(Data excerpts begins)

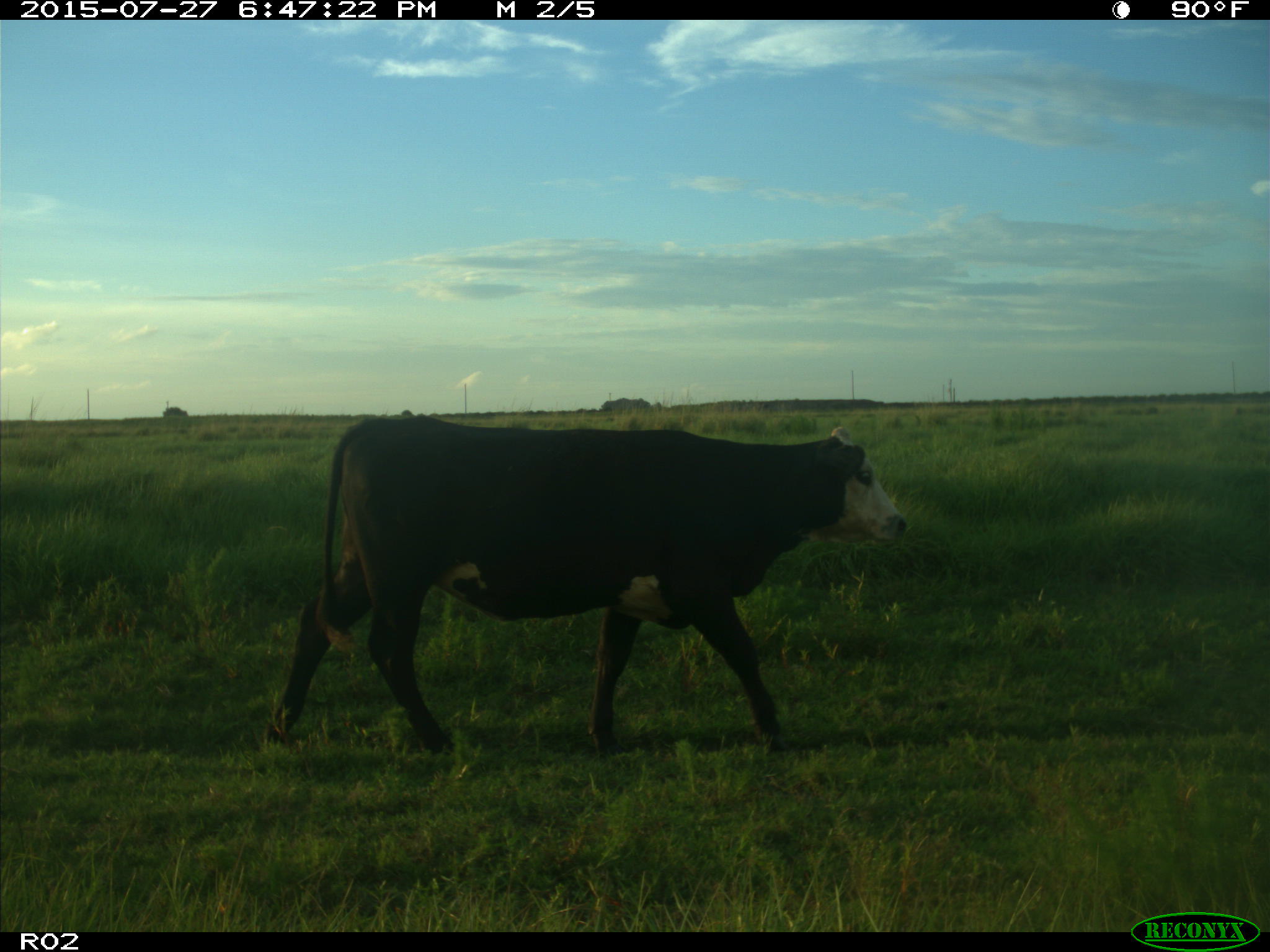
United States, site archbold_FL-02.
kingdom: Animalia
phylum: Chordata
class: Mammalia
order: Artiodactyla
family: Bovidae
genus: Bos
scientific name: Bos taurus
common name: domestic cow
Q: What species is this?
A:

(Data excerpts ends)

◆ **What this task involves**:
Please retype all the entries word for word, omitting the pictures.

◆ **Completed exercise**:
United States, site archbold_FL-02.
kingdom: Animalia
phylum: Chordata
class: Mammalia
order: Artiodactyla
family: Bovidae
genus: Bos
scientific name: Bos taurus
common name: domestic cow
Q: What species is this?
A:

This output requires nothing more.